__TEXT BLOCK__
▬▬▬

Grappling with the recent revelation that my mother was uBPD. She was obviously angry and alcoholic, but ther was just more to it than that. That there is a language and a set of tools available has been a profound wake up and a relief.
I've never felt able to articulate it properly. Even to the supportive family members who helped me escape it, and maintained a life line my whole life (40 now FYI, but not surprisingly feeling 4 sometimes).
I've tried to name or quantify the negative experiences that I had growing up with a few specific stories to friends my whole life, which people can understand are terrible, but felt as though they were really relatively empty. Compounded by the intentional gaslighting of these personalities, it is a very effective multi -edged sword.
Realizing the patterns and linguistics of this abuse has been both empowering and lowering at the same time.
I finally have validation, understanding, and language.
And I know how big the mountain is. I'm not making a mountain out of a mole hill. The suffering is real.
It's being minimized and dismissed by society has helped / caused me to minimize and dismiss it to myself. The lie is easy to buy, its all we've ever been sold. The joy and release of realization is mitigated by the view of how steep the hill to climb is.
I've created a beautiful life, if an underachieving one, and have managed to build myself a lovely relationship. I am a part of a deeply beautiful community of loving people, and am so grateful.
I, not surprisingly, struggle to feel worthy, give too much, apologize often, have a hard time asking for help, but give no matter what.
Right now, in this deepest moment of surrender and crisis to this realization, I FEEL LIKE I DO NOT KNOW HOW TO ASK FOR HELP. Every part of this is so hard to describe. Only people who've dealt with BPD or NPD, have any understanding of it at all. It is impossible to describe. It usually only makes one look crazy or unreasonable. The fact that we are emotional about it discredits its believability, it exhibits behind closed doors, it makes you doubt yourself and so others doubt you. It's crazy making.

▬▬▬

__APPLY WHAT YOU READ__
1. In the post about realizing that the writer's mother had undiagnosed BPD, what age does the writer give?
2. Carry on the post about realizing that the writer's mother had undiagnosed BPD, picking up after its last sentence.

▬▬▬

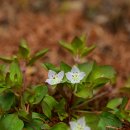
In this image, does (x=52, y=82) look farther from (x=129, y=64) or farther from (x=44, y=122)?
(x=129, y=64)

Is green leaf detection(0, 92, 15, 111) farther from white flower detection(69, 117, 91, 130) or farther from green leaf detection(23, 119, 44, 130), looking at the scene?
white flower detection(69, 117, 91, 130)

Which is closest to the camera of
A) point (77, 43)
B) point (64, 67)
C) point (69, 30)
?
point (64, 67)

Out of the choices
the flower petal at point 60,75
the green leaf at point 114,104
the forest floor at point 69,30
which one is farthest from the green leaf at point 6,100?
the forest floor at point 69,30

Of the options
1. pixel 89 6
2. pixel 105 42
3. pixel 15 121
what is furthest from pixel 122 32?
pixel 15 121

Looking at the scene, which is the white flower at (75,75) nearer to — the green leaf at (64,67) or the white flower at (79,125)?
the green leaf at (64,67)

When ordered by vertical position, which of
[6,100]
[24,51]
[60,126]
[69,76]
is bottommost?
[60,126]

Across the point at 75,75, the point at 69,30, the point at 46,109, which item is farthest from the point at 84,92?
the point at 69,30

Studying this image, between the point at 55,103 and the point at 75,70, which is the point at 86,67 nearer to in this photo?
the point at 75,70

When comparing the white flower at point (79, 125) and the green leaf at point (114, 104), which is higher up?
the green leaf at point (114, 104)

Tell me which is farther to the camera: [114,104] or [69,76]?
[114,104]
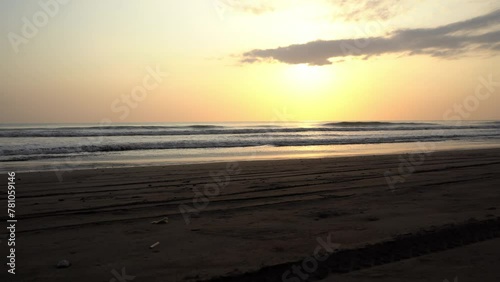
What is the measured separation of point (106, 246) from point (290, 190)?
15.1 feet

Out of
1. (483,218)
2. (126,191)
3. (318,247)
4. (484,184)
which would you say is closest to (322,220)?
(318,247)

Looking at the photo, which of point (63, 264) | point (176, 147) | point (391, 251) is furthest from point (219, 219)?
point (176, 147)

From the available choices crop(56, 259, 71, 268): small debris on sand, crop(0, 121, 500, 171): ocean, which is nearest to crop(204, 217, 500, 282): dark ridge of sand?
crop(56, 259, 71, 268): small debris on sand

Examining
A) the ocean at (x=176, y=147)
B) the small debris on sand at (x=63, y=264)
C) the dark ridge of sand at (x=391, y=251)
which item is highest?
the ocean at (x=176, y=147)

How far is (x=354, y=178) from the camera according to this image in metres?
9.91

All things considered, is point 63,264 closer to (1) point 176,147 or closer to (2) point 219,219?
(2) point 219,219

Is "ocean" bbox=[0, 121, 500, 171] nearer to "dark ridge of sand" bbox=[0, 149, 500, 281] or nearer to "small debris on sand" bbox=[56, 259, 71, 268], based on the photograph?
"dark ridge of sand" bbox=[0, 149, 500, 281]

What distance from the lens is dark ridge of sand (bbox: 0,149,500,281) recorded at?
3773mm

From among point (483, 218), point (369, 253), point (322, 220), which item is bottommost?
point (369, 253)

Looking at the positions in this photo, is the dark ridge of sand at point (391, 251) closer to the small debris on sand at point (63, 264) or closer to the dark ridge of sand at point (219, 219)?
the dark ridge of sand at point (219, 219)

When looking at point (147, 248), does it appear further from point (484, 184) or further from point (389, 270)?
point (484, 184)

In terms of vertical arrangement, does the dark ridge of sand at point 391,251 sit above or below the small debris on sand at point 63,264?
below

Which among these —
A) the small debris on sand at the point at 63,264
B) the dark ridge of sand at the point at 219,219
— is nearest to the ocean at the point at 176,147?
the dark ridge of sand at the point at 219,219

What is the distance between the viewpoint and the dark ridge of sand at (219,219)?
12.4ft
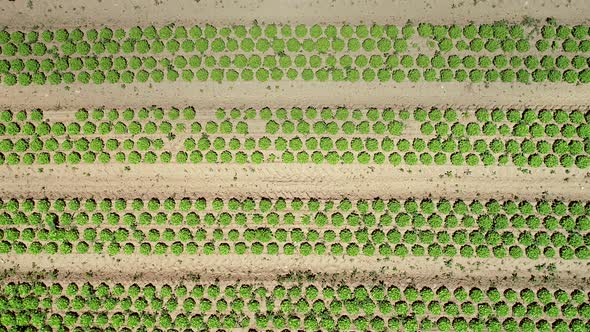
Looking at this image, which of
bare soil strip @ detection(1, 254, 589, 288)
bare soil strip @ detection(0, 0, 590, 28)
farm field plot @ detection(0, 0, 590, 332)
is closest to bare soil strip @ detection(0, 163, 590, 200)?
farm field plot @ detection(0, 0, 590, 332)

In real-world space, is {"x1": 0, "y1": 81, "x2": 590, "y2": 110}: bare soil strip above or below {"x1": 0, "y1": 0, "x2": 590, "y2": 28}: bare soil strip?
below

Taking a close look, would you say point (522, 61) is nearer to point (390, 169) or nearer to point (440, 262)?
point (390, 169)

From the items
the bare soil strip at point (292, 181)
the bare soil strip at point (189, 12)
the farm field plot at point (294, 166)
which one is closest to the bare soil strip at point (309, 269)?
the farm field plot at point (294, 166)

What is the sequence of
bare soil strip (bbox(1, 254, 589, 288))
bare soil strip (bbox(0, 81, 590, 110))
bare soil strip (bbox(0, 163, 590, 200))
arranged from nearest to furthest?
bare soil strip (bbox(1, 254, 589, 288)), bare soil strip (bbox(0, 163, 590, 200)), bare soil strip (bbox(0, 81, 590, 110))

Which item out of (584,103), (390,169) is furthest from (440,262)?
(584,103)

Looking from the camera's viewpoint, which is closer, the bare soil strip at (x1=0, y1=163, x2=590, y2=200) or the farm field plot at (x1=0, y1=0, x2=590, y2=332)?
the farm field plot at (x1=0, y1=0, x2=590, y2=332)

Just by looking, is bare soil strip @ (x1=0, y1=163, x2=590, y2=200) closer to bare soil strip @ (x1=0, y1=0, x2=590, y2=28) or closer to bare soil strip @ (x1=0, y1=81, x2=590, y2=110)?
bare soil strip @ (x1=0, y1=81, x2=590, y2=110)

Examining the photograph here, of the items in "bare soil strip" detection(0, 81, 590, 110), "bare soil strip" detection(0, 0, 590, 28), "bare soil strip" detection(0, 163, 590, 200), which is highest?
"bare soil strip" detection(0, 0, 590, 28)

▬▬▬

__SET OF ANSWERS__
1. 40

2.
My  beloved closest family would be broken hearted. And they are struggling to live and deal with rheumatoid arthritis, heart problems and old age. I don't know how to fathom asking them for help, not to mention how much of my reselient, amazing, wonderful construct of reality I'd have to surrender. Or they'd have to surrender.
How does one become completely vulnerable to those who need you to be the strongest?
I have an extensive and deeply commited and loving community of friends too. We are all helping a member of our community pass away from a brain tumor. It's all hands on deck with meals and love and massage and... .
It's that intense because he left his BPD partner of 10 years only a few weeks after his diagnosis. She is BPD too, which opened up a whole can of worms and spilled the beans for me in regards to my mothers BPD. I don't really feel that I can reach out to a community dealing with life and death issues right now (hosting his whole family, hospicing, cooking, cleaning, handling legal paperwork), for what most might percieve as a barely valid,  BPD mommy issue.
I am just trying to keep my head above water, but I keep realizing that the water keeps getting deeper!
Struggling to keep it together, move forward, cook, clean, shower. Crying often, mildly obsessively watching you tube videos about it, and continuing to hug and laugh.
I'm interested in actionable suggestions and stories about when you realized, deeply, what was going on and how you got through that.
Thank you!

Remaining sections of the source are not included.